Sny pokazują ci, że masz moc tworzenia świata takim, jakim chciałbyś być, a ponieważ tego chcesz, widzisz go. I kiedy to widzisz, nie wątpisz, że to jest prawdziwe. Jednak tutaj jest świat, wyraźnie w twoim umyśle, który wydaje się być na zewnątrz. Nie reagujesz na to tak, jakbyś to zrobił, ani nie zdajesz sobie sprawy, że emocje, które wywołuje sen, muszą pochodzić od ciebie. To postacie we śnie i to, co robią, wydają się tworzyć sen. Nie zdajesz sobie sprawy, że sprawiasz, że grają dla ciebie, bo gdybyś to zrobił, wina nie byłaby ich, a iluzja satysfakcji by zniknęła. W snach te cechy nie są niejasne. Wydaje się, że się obudziłeś, a sen zniknął. Jednak to, czego nie rozpoznajesz, to to, że to, co spowodowało sen, nie zniknęło z nim. Twoje pragnienie stworzenia innego świata, który nie jest prawdziwy, pozostaje w tobie. I wydaje się, że się budzisz, to tylko inna forma tego samego świata, który widzisz w snach. Cały czas spędzasz na śnie. Twój sen i sny na jawie mają różne formy i to wszystko. Ich treść jest taka sama. (Rozdział 18, II: 5)

Tak jak nie ma sposobu, aby wytłumaczyć komuś śpiącemu i śniącemu, że jest on obecnie zaabsorbowany własną fantazją, tak KURS dopuszcza, że ​​żadna ilość wyjaśnień nie wystarczy, aby obudzić nas ze snu o naszej codziennej nierzeczywistości. Zamiast tego daje nam podstawowe narzędzie przebudzenia – przebaczenia wszystkiego, co widzimy, słyszymy i doświadczamy – i sugeruje, że poprzez przebaczenie zaczniemy słyszeć głos Ducha Świętego, który może coraz bardziej zastępować straszną, obronę rady ego ze świadomością naszego Źródła nieskończonej miłości i nietykalności.

©2011. Przedruk za zgodą wydawcy,
Jeremy P. Tarcher/Pingwin, członek
Grupa Pingwinów (USA). www.pl.PenguinGroup.com.


Ten artykuł został zaadaptowany za zgodą z książki:

Życie z cudami: zdroworozsądkowy przewodnik po kursie cudów
przez D. Patricka Millera.

Ten artykuł pochodzi z książki: Living with Miracles autorstwa D. Patricka Millera.Życie z cudami ma na celu zapewnienie komfortu nawet początkującym osobom zbliżającym się do ACIM. D. Patrick Miller prowadzi czytelnika przez najczęstsze emocje, reakcje i pytania, które pojawiają się podczas studiowania ACIM; dostarcza spostrzeżeń i wskazówek dotyczących własnego tempa, a także kiedy i jak robić przerwy w nauce; i udziela porad dotyczących przezwyciężania wczesnych błędnych przekonań i trudnych późniejszych etapów. .

Kliknij tutaj, aby uzyskać więcej informacji i / lub zamówić tę książkę.


O autorze

D. Patrick Miller, autor artykułu: Odzyskiwanie zaufania dzieckaD. Patricka Millera Jest autorem Zrozumienie kursu cudów i Droga przebaczenia.
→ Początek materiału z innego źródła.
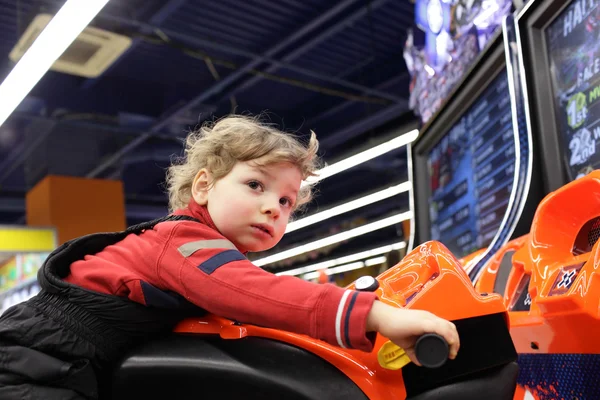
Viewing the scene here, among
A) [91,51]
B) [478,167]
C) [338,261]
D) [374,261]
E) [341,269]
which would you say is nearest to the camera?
[478,167]

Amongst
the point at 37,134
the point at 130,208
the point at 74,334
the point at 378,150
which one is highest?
the point at 37,134

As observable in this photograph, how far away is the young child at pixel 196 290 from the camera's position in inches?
34.9

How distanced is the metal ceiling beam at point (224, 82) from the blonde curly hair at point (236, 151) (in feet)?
16.9

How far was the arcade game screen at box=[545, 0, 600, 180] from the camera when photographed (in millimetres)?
1579

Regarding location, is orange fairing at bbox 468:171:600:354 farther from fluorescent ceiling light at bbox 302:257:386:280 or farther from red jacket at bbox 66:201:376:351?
fluorescent ceiling light at bbox 302:257:386:280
Jest czołowym kronikarzem historycznym Kurs Cudów (ACIM) i bardzo szanowany autorytet w swoich naukach. Jako współpracownik, ghostwriter lub główny redaktor, Patrick pomagał innym autorom przygotowywać rękopisy dla takich wydawców, jak Viking, Doubleday, Warner, Crown, Simon & Schuster, Jeremy P. Tarcher, Hay House, Hampton Roads i John Wiley & Sons. Jego wiersze były publikowane w wielu czasopismach i kilku antologiach. Jest założycielem Nieustraszone książki.